** Short task **
Starting at the beginning of the rows and ending with the line that contains "2.50 meters", render each line as a string in a JSON list, skipping blank lines.

** Data **
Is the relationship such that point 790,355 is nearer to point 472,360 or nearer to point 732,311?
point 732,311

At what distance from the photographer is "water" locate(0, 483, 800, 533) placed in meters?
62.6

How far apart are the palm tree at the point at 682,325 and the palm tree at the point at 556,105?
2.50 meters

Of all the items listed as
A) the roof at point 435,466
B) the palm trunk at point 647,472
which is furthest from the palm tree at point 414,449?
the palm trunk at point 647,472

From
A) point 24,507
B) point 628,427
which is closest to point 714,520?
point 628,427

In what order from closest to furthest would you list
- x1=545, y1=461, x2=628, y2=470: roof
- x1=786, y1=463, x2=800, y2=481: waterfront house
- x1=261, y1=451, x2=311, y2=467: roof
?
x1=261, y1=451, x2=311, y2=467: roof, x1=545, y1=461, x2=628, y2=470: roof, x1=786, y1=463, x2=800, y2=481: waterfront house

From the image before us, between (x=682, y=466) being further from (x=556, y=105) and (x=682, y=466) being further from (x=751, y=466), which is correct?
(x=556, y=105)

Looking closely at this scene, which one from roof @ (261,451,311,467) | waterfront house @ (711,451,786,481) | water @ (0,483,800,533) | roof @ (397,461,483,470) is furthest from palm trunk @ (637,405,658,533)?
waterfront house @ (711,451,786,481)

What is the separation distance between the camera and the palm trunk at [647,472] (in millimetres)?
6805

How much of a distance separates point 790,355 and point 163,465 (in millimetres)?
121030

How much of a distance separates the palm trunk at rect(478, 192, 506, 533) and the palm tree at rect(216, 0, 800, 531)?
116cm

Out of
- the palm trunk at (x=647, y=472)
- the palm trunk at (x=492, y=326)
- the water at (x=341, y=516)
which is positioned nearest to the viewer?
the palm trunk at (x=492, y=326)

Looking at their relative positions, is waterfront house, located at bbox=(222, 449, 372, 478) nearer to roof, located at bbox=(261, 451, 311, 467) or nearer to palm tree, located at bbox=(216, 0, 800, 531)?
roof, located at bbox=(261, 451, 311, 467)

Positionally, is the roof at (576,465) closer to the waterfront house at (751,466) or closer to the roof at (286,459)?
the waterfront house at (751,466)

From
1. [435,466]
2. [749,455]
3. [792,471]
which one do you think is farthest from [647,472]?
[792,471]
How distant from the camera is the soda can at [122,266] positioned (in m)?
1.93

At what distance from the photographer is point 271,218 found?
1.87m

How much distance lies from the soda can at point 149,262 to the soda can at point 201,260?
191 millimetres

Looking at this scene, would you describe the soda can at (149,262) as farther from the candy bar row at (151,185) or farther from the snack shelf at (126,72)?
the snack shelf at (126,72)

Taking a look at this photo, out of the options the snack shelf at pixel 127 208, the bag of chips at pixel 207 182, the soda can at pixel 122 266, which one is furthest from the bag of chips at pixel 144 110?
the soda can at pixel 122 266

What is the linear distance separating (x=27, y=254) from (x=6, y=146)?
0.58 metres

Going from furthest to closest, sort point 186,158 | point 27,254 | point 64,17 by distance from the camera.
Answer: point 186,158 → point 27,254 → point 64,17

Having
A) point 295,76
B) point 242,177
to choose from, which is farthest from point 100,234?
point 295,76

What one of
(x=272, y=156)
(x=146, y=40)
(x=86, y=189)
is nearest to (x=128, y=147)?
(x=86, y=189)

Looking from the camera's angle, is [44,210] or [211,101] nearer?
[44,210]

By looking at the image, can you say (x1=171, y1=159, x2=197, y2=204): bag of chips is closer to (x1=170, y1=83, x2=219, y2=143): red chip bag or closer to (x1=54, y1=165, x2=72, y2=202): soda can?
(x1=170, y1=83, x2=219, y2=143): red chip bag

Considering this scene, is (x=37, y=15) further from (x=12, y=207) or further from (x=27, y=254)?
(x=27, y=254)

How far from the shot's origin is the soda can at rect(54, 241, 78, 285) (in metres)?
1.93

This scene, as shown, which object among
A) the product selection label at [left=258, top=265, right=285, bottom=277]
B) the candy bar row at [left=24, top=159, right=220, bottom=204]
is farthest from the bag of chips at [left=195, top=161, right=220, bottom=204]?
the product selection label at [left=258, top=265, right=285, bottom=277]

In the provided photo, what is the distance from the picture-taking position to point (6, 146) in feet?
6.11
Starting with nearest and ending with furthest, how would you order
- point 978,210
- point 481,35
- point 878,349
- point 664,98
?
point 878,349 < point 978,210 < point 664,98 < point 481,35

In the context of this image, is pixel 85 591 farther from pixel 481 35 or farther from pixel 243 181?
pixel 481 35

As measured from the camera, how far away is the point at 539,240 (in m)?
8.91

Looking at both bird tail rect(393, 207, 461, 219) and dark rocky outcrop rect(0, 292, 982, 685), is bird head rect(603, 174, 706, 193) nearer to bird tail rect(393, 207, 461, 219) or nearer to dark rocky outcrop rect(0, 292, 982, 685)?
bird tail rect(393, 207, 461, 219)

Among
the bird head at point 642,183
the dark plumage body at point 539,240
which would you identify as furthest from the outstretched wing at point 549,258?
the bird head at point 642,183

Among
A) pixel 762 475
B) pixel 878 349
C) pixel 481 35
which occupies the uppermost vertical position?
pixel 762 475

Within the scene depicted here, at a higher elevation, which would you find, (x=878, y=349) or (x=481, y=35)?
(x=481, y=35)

** Exercise result **
[
  "Is the relationship such that point 790,355 is nearer to point 472,360 or nearer to point 732,311?",
  "point 732,311",
  "At what distance from the photographer is \"water\" locate(0, 483, 800, 533) placed in meters?",
  "62.6",
  "How far apart are the palm tree at the point at 682,325 and the palm tree at the point at 556,105?",
  "2.50 meters"
]